By Kevin D. Williamson
Friday, June 05, 2020
The odds, they are a-changin’.
On Thursday, Better Collective, which sounds like it
ought to be an insufferable social-justice outfit but is in fact a
Copenhagen-based gaming concern, announced that Joe Biden has surpassed Donald
Trump in the wagering odds to become the next president of the United States,
with Biden’s odds improving from 1/1 to 10/11 and Trump’s declining from 1/1 to
21/10.
So the bookies don’t like Trump’s chances, something that
might be of concern to a man who has had famously bad luck with casinos.
There was no succor in the polls, either. From the New
York Times: “President Trump is facing the bleakest outlook for his
re-election bid so far, with his polling numbers plunging in both public and
private surveys and his campaign beginning to worry about his standing in states
like Ohio and Iowa that he carried by wide margins four years ago.” Trump is
below 50 percent in Texas, where he leads Biden by only 4 points, is behind in
Florida, behind in Georgia, behind in Nevada, behind in Michigan, behind in
Arizona. In the swing states of Pennsylvania and Virginia, Trump’s poll numbers
are almost as bad as they are in Maryland.

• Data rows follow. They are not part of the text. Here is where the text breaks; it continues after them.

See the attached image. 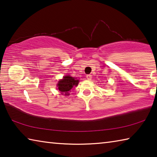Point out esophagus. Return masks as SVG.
I'll list each match as a JSON object with an SVG mask.
<instances>
[{"instance_id":"34e87169","label":"esophagus","mask_w":157,"mask_h":157,"mask_svg":"<svg viewBox=\"0 0 157 157\" xmlns=\"http://www.w3.org/2000/svg\"><path fill=\"white\" fill-rule=\"evenodd\" d=\"M86 78L89 79V80H91V78H92V75H91V74H89V75H86Z\"/></svg>"}]
</instances>
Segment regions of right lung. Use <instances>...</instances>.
Instances as JSON below:
<instances>
[{
  "mask_svg": "<svg viewBox=\"0 0 157 157\" xmlns=\"http://www.w3.org/2000/svg\"><path fill=\"white\" fill-rule=\"evenodd\" d=\"M78 79H75L71 76H64L57 84L58 89L62 94H63V93H65V95H68V91H71L73 86H78Z\"/></svg>",
  "mask_w": 157,
  "mask_h": 157,
  "instance_id": "1",
  "label": "right lung"
}]
</instances>
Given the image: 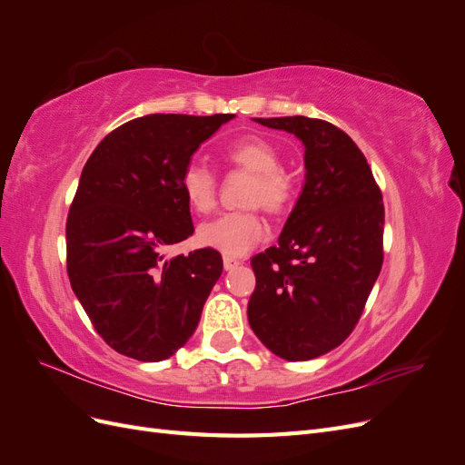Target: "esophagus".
Instances as JSON below:
<instances>
[{"label":"esophagus","instance_id":"1","mask_svg":"<svg viewBox=\"0 0 465 465\" xmlns=\"http://www.w3.org/2000/svg\"><path fill=\"white\" fill-rule=\"evenodd\" d=\"M223 265H224V270H227V272H232V270H236L238 265H241V262L232 260V258H224V260H223Z\"/></svg>","mask_w":465,"mask_h":465}]
</instances>
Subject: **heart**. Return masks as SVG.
Instances as JSON below:
<instances>
[{
	"mask_svg": "<svg viewBox=\"0 0 465 465\" xmlns=\"http://www.w3.org/2000/svg\"><path fill=\"white\" fill-rule=\"evenodd\" d=\"M224 159L238 171L252 174L242 198L246 207H262L273 215L289 209L294 198V182L281 168V154L267 139L258 135L238 139L224 151ZM182 192L195 211L207 213L217 202V176L205 164L193 161L182 173ZM263 236L265 227L256 209L223 213L202 223L198 229L200 244L227 258L244 256Z\"/></svg>",
	"mask_w": 465,
	"mask_h": 465,
	"instance_id": "1",
	"label": "heart"
}]
</instances>
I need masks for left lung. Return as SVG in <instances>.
<instances>
[{"label":"left lung","instance_id":"left-lung-1","mask_svg":"<svg viewBox=\"0 0 465 465\" xmlns=\"http://www.w3.org/2000/svg\"><path fill=\"white\" fill-rule=\"evenodd\" d=\"M254 122L301 139L306 174L277 246L252 258L248 322L277 357L316 359L353 331L382 270V192L361 149L333 124L306 116Z\"/></svg>","mask_w":465,"mask_h":465}]
</instances>
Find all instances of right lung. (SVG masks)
<instances>
[{"label": "right lung", "mask_w": 465, "mask_h": 465, "mask_svg": "<svg viewBox=\"0 0 465 465\" xmlns=\"http://www.w3.org/2000/svg\"><path fill=\"white\" fill-rule=\"evenodd\" d=\"M234 114H149L122 124L83 168L65 224L69 283L96 333L143 362L173 357L223 273L217 250L166 258L193 232L182 173Z\"/></svg>", "instance_id": "1"}]
</instances>
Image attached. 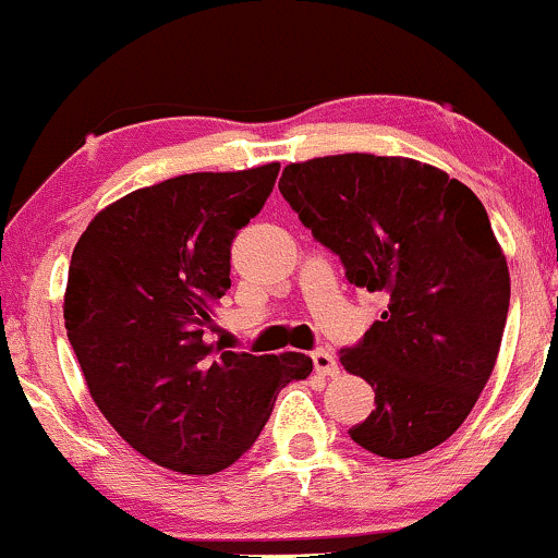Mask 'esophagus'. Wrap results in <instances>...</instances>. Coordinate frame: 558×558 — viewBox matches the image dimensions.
Returning a JSON list of instances; mask_svg holds the SVG:
<instances>
[{
    "label": "esophagus",
    "instance_id": "34e87169",
    "mask_svg": "<svg viewBox=\"0 0 558 558\" xmlns=\"http://www.w3.org/2000/svg\"><path fill=\"white\" fill-rule=\"evenodd\" d=\"M311 357L313 365H316V373H320V376H337L339 373L337 357H333L329 350H316Z\"/></svg>",
    "mask_w": 558,
    "mask_h": 558
}]
</instances>
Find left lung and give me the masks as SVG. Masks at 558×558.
Listing matches in <instances>:
<instances>
[{
    "mask_svg": "<svg viewBox=\"0 0 558 558\" xmlns=\"http://www.w3.org/2000/svg\"><path fill=\"white\" fill-rule=\"evenodd\" d=\"M279 190L350 284L389 298L339 357L376 391L352 441L386 460L436 449L486 389L507 324V255L483 203L444 169L373 154L290 163Z\"/></svg>",
    "mask_w": 558,
    "mask_h": 558,
    "instance_id": "obj_1",
    "label": "left lung"
}]
</instances>
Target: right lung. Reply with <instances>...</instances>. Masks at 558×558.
I'll return each mask as SVG.
<instances>
[{
    "label": "right lung",
    "instance_id": "add662e5",
    "mask_svg": "<svg viewBox=\"0 0 558 558\" xmlns=\"http://www.w3.org/2000/svg\"><path fill=\"white\" fill-rule=\"evenodd\" d=\"M277 174L271 161L133 190L101 208L72 251L64 329L90 399L137 454L174 473L238 462L279 391L313 371L303 352L206 342L232 287L234 234L264 208Z\"/></svg>",
    "mask_w": 558,
    "mask_h": 558
}]
</instances>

Chris Cillizza of CNN does the electoral math:
If Trump loses Texas (and wins
everywhere else he won in 2016), he loses to Biden, 270 electoral votes to 268
electoral votes.
If Trump loses Michigan,
Pennsylvania and Wisconsin (and wins everywhere else he won in 2016), he loses
to Biden 278 to 260.
If Trump loses Arizona, Michigan
and Pennsylvania (and wins everywhere else he won in 2016), he loses to Biden
279 to 259.
If Trump loses Ohio, Michigan and
Wisconsin (and wins everywhere else he won in 2016), he loses to Biden 276 to
262.
If Trump loses Arizona, Ohio and
Wisconsin (and wins everywhere else he won in 2016), he loses to Biden 271 to
267.
New coronavirus cases are on the upswing in 20 states,
including Texas, Florida, Arizona, Utah, Massachusetts, and California. The
unemployment rate, though better than expected, is very high, and a robust and
enduring recovery is far from assured, though there is some reason to be
hopeful.
As Cillizza emphasizes in his analysis, there is much
that can change between now and Election Day.
Republican elected officials and the conservative
activists allied with them can do their own calculations about whether the USS
Donald Trump is a sinking ship and, if so, whether they want to go down with
it. Still, there are more pressing questions than that. Yes, the current
situation looks pretty bad for the incumbent president, but that is mainly
because it looks pretty bad for the American people.
The Americans who have died in the coronavirus pandemic
are not coming back after Election Day. The income that has been lost from the
economic convulsions associated with that pandemic is not likely to be
replaced. The businesses that have been burned and looted are not going to get
magically unburned and unlooted because an election goes one way or another.
Some of our progressive friends greeted the voicing of concerns about the
economic effect of the coronavirus quarantine as though they were proposals to
sacrifice children to Mammon, and have treated concerns about the economic
effects of the riots in the cities the same way. But the fact is that the
people who are the most medically vulnerable are the people who are the most
politically vulnerable and the most economically vulnerable.
The economy is a life-and-death issue as well as a
dollars-and-cents issue. How it affects the hopes of this or that politician
should be very close to the least of our concerns.
That a nation such as ours could be diminished so
dramatically so quickly is an indictment of its leadership, including its
political leadership, from President Trump all the way down to Minneapolis
mayor Jacob Frey and New York City mayor Bill de Blasio, a brace of buffoons if
ever there were one. There is plenty of blame to go around for leaders outside
of elected office, too: for the religious leaders bowing to the idol of
political power, for the business leaders who have refused to look much beyond
the next quarter, for the cowardly and partisan press. Because the political
reality of the United States is very complex, we tend to try to simplify things
by overstating the role of the president in our national life, thinking of him
as a kind of priest-king who can receive our gratitude when things go well or
be symbolically sacrificed when they do not.
But we should not delude ourselves into thinking that changing the president is a substitute for changing the country. We should worry less about Donald Trump’s prospects or Joe Biden’s and more about the country’s, which are not looking especially strong just at the moment.